FIG. 6 is a diagram illustrating a method of generating a tracking error signal.

[Explanation of symbols]

 Reference Signs List 10 optical pickup 11 focus control circuit 12 tracking control circuit 13 feed control circuit 14 laser irradiation position switching circuit 15 PU position adjustment actuator 16 spindle motor control circuit 17 diffraction grating position adjustment actuator 21 amplifier 22 signal processing circuit 23 ROM 3 optical disk 101 laser diode 102 Collimator lens 103 Diffraction grating 104 Beam splitter 105 Objective lens 106 Condenser lens 107 Photodetector

 ──────────────────────────────────────────────────続 き Continuing from the front page (72) Inventor Hironobu Shimizu 6-16-20 Ueno, Taito-ku, Tokyo Inside Taiyo Denki Co., Ltd. (72) Inventor Shinsei Sekiguchi 6-16-20, Ueno, Taito-ku, Tokyo No. Taiyo Denki Co., Ltd. (72) Inventor Isao Matsuda 6-16-20 Ueno, Taito-ku, Tokyo F-term in Taiyo Denki Co., Ltd. (reference) EB13 EC41 FA05 JA22 JA51 LB07

Claims (4)

[Claims] 1. A main laser beam for forming a main beam spot on a track of an optical disk and two sub beam spots linearly and equidistantly positioned with respect to the main beam spot back and forth and right and left in the track direction. A tracking method for irradiating the optical disk with a sub-laser beam and generating a tracking error signal based on a light receiving signal of reflected light of the main laser beam and the sub-laser beam from the optical disk; And changing an angle between a line segment connecting the center of the main beam spot and the center of the sub-beam spot and a tangent direction of a track irradiated by the main laser beam. . 2. A main laser beam for forming a main beam spot on a track of an optical disk and two sub beam spots linearly and equidistantly positioned in front and rear and right and left of the main beam spot in a track direction.
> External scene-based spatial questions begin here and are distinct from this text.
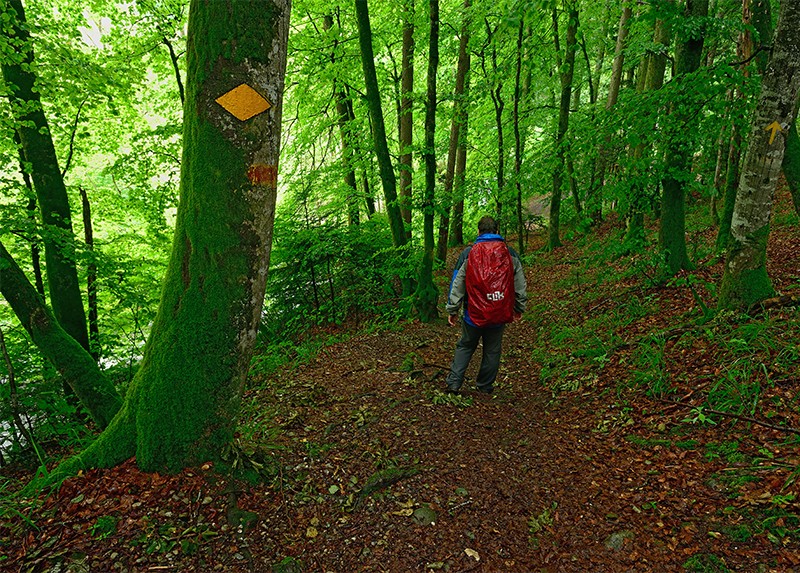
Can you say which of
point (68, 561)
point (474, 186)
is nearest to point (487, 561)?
point (68, 561)

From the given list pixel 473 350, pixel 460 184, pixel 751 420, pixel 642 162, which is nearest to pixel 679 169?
pixel 642 162

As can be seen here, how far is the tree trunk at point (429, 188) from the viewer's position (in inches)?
269

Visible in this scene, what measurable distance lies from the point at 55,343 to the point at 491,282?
15.4ft

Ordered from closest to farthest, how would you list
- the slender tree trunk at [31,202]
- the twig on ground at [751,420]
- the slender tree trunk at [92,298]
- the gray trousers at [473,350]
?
the twig on ground at [751,420] < the gray trousers at [473,350] < the slender tree trunk at [31,202] < the slender tree trunk at [92,298]

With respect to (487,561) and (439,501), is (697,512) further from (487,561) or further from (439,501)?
(439,501)

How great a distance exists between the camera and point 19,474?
5.01 metres

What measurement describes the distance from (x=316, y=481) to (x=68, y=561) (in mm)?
1504

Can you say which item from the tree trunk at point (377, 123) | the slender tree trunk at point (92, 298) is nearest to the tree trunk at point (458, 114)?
the tree trunk at point (377, 123)

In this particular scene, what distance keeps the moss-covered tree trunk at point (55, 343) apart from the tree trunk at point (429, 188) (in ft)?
17.4

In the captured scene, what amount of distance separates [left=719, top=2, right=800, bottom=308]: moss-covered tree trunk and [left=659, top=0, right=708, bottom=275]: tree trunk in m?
0.79

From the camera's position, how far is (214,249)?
2686 mm

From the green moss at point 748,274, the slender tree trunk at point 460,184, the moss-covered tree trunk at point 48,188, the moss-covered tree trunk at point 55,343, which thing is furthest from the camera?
the slender tree trunk at point 460,184

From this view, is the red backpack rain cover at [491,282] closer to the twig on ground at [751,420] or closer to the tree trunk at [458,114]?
the twig on ground at [751,420]

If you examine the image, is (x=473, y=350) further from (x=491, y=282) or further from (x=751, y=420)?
(x=751, y=420)
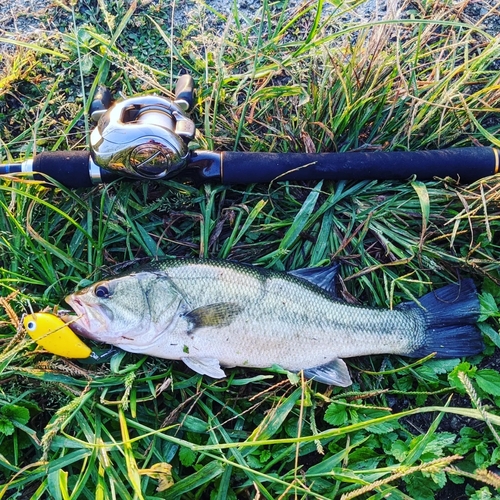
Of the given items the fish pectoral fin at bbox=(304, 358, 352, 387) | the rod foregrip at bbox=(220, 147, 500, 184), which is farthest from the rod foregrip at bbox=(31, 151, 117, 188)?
the fish pectoral fin at bbox=(304, 358, 352, 387)

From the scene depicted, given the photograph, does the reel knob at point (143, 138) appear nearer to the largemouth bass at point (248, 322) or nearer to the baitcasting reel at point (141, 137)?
the baitcasting reel at point (141, 137)

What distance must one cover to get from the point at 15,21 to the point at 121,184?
5.61 feet

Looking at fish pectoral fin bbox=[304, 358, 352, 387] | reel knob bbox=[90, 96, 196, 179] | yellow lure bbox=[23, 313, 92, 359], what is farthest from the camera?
fish pectoral fin bbox=[304, 358, 352, 387]

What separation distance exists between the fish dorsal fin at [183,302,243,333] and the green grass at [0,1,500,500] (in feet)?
1.39

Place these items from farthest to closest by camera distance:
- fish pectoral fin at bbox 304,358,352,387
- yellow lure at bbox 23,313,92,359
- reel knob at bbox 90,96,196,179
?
fish pectoral fin at bbox 304,358,352,387, yellow lure at bbox 23,313,92,359, reel knob at bbox 90,96,196,179

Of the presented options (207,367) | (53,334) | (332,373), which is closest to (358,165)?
(332,373)

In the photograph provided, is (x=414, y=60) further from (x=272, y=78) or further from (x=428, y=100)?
(x=272, y=78)

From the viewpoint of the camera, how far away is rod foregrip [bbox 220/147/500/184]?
10.3 ft

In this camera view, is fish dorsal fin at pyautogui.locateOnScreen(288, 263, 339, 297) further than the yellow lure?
Yes

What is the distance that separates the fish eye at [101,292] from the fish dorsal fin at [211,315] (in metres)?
0.49

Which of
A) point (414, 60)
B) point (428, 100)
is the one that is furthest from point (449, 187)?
point (414, 60)

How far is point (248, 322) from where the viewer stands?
2957 mm

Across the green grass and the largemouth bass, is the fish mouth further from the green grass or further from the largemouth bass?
the green grass

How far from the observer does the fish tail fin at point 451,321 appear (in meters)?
3.13
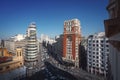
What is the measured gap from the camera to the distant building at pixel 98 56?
34.1m

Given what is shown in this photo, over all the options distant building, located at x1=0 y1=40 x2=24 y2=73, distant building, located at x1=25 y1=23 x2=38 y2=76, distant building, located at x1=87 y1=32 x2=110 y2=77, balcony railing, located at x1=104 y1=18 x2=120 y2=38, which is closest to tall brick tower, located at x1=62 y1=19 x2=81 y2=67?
distant building, located at x1=87 y1=32 x2=110 y2=77

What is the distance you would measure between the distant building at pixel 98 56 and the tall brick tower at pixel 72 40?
16.0 feet

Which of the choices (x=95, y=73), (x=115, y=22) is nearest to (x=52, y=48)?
(x=95, y=73)

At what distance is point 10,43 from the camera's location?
216ft

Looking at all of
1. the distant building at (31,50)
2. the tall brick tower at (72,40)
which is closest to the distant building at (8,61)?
the tall brick tower at (72,40)

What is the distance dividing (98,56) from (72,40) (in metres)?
9.60

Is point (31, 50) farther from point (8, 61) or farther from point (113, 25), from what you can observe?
point (113, 25)

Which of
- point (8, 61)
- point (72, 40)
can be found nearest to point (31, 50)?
point (72, 40)

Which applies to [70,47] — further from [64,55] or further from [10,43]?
[10,43]

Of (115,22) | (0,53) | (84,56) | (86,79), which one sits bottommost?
(86,79)

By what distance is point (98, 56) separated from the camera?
118ft

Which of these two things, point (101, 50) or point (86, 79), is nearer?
point (86, 79)

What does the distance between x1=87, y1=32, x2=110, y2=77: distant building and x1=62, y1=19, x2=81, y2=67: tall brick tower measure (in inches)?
192

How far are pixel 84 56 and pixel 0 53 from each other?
97.1 feet
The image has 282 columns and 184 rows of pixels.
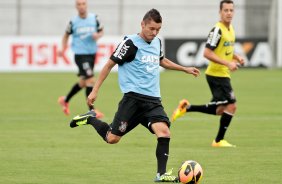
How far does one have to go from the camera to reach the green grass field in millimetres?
10625

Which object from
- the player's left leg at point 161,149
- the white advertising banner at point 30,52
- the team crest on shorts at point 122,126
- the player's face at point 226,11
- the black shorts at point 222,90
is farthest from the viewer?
the white advertising banner at point 30,52

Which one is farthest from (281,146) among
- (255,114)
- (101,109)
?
(101,109)

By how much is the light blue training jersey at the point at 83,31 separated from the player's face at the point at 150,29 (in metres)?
8.60

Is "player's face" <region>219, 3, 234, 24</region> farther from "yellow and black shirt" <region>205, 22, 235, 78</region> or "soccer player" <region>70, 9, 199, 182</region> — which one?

A tracking device that irradiates the optical disk with the sub-laser beam and generates a tracking error signal based on a reception signal of reflected light of the main laser beam and the sub-laser beam from the optical disk. An optical pickup that irradiates a main laser beam and the sub-laser beam; and a line segment connecting a center of the main beam spot and a center of the sub-beam spot corresponding to a track pitch of the optical disc, and the main laser beam irradiates. By changing the angle between the track and the tangential direction, Tracking apparatus characterized by comprising a beam irradiation position adjusting means for adjusting the spot position. 3. The optical pickup rotating means for adjusting the position of the sub-beam spot by rotating the entire optical pickup parallel to the optical disk surface at an angle corresponding to the track pitch of the optical disk. 3. The optical disk recording / reproducing apparatus according to claim 2, further comprising control means. 4. The beam irradiation position adjusting method according to claim 1, wherein a diffraction grating for forming the main laser beam and the sub-laser beam in the optical pickup has an angle corresponding to a track pitch of the optical disc with its optical axis as a center. 3. The optical disk recording / reproducing apparatus according to claim 2, further comprising: a diffraction grating rotation control unit that adjusts the position of the sub-beam spot by rotating.